I started down the path of converting my Wordpress site to a static site because I started getting (or at least started getting notified of) "hackers" scanning my site for Wordpress vulnerabilities. I installed a plugin called Wordfence, which I have to say, is an awesome app for being free. It could block IPs that were hitting the site and you could configure it with how many hits before blocking or if they hit a specific URL known for a vulnerability. I don't know if there was an upgrade but I started seeing my site getting hit and I wanted to jump on the static site generator bandwagon before it was, you know, gone.

Bandwagon

Requirements

Email aliases

I use my email aliases a lot. I have almost 500 aliases. By creating email aliases I can further increase my personal security by using a different email and password on websites. I can see when a website a) sold my email or b) was compromised and discard any emails addressed to that address.

Searching

Email Hosting

I've been using Hostgator for 10 years now and have been pretty happy with it. I was only planning on switching if I found another way to host that was cheaper and I still had unlimited email aliases.

I looked at GoDaddy's email solution and Google's Workspace (formally G Suite) but neither had unlimited aliases. So I decided to stick with HostGator for email.

Website Hosting

AWS

When I started looking at alternate hosting solutions.

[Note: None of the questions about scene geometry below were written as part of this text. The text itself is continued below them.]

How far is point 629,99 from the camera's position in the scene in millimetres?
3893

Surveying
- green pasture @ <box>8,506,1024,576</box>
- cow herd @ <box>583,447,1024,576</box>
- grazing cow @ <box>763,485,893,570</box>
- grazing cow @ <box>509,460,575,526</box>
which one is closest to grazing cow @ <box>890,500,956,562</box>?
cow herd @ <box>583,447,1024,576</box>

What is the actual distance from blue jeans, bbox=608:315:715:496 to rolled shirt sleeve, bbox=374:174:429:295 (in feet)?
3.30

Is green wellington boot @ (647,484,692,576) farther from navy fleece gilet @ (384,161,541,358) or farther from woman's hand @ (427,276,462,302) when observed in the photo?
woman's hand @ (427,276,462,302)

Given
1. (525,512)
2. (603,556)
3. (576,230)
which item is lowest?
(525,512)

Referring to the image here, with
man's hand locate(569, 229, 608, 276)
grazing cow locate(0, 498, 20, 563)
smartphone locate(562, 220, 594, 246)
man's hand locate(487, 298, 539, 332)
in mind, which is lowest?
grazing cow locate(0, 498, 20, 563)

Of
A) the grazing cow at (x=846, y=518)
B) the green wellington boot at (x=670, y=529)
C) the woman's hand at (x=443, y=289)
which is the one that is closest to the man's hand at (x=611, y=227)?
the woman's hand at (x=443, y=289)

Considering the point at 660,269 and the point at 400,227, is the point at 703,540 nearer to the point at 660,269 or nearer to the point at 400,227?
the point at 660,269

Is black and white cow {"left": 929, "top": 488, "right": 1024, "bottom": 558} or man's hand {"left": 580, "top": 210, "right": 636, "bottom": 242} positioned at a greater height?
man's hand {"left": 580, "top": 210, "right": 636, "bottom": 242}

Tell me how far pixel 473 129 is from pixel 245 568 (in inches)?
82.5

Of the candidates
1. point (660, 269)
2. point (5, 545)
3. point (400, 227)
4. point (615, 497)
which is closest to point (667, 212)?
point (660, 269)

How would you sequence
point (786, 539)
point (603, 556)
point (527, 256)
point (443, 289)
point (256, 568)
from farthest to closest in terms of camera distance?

I looked at AWS first but I think you have to have a Route 53 route set up if you want to use your own domain name. And the cost of that was more than what I am paying now.

Netlify

I've "kicked the tires" before and they wow'd me with ThanosJS . Ok, not really with the the ThanosJS, but with the tool used to deploy it: Netlify Drop .

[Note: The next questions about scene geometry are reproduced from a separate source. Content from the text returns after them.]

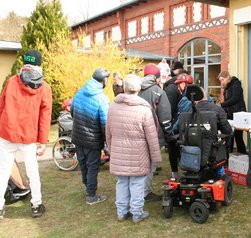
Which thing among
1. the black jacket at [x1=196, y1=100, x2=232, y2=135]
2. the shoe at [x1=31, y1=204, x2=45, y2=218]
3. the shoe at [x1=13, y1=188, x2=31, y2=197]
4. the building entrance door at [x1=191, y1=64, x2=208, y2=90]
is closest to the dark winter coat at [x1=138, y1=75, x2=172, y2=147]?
the black jacket at [x1=196, y1=100, x2=232, y2=135]

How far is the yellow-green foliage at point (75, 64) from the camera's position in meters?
12.9

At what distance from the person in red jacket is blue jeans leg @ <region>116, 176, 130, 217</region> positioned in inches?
42.2

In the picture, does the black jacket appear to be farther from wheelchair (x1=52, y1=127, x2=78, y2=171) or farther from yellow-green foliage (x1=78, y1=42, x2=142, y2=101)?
yellow-green foliage (x1=78, y1=42, x2=142, y2=101)

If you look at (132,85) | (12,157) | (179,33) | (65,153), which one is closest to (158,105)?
(132,85)

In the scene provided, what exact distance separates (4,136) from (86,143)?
43.2 inches

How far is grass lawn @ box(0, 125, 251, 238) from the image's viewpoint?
13.6 feet

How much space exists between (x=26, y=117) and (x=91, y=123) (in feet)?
2.98

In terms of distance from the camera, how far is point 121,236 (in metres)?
4.07

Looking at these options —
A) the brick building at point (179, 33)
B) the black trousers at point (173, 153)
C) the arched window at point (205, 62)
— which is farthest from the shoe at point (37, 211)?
the arched window at point (205, 62)

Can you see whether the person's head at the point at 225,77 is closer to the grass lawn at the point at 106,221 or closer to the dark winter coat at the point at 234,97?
the dark winter coat at the point at 234,97

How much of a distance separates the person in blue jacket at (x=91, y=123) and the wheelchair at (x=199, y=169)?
3.58ft

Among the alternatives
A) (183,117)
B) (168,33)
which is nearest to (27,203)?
(183,117)

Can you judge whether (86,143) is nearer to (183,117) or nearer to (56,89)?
(183,117)

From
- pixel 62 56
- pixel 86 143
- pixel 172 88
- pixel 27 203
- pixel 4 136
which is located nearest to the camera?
pixel 4 136
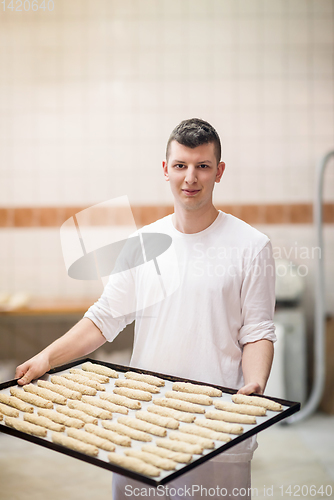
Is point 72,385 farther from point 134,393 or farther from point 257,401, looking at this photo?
point 257,401

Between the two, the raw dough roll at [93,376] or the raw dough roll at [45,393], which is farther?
the raw dough roll at [93,376]

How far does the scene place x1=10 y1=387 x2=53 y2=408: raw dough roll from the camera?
→ 1.25 m

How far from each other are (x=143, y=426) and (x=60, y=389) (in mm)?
303

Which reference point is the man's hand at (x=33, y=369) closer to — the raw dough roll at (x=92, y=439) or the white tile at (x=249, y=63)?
the raw dough roll at (x=92, y=439)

When I tested the deploy this time it went smoothly so, that's where I'm at now.

Steps

Separating the email and site servers

I first had to split my current site that served as my email server and my webserver. I did some research into domain name records.

    DNS resources
  1. DNS records definitions
  2. HostGator article which has been deprecated since I last saw it and took the time to comment and report that it was outdated. 🤔
  3. How to Configure Email on a Different Host from the Website It wasn't up-to-date either, but provided clues to get me there
  4. Configure external DNS for a custom domain

DNS Steps

Mail Server Settings

I basically had to set up an existing subdomain to instead point to an IP address and not to my root domain. What was not documented was what to do if that subdomain already exists. I have cPanel and it wasn't letting me set the email configuration on the existing domain. I tried creating a new mail subdomain but that didn't seem right with ....

Before
NameTTLClassTypeRecord
mail.adamkoch.com.14400INCNAMEadamkoch.com
adamkoch.com.14400INMX Priority: 0
Destination: adamkoch.com
After
NameTTLClassTypeRecord
mail.adamkoch.com.14400INA192.185.57.80
adamkoch.com.14400INMX Priority: 0
Destination: mail.adamkoch.com
Ok, I've been delaying this post for a long time so the next few parts are very thin.
Web Server Settings

Netlify does most of the work. Follow the directions here. The only "gotcha" was I originally had "www.adamkoch.com" as the A record instead of "adamkoch.com". Not a big deal and easy to rectify.

Results

Since I really enjoy learning this has been awesome.

Conclusion

If you have a chance to learn something new, then do it!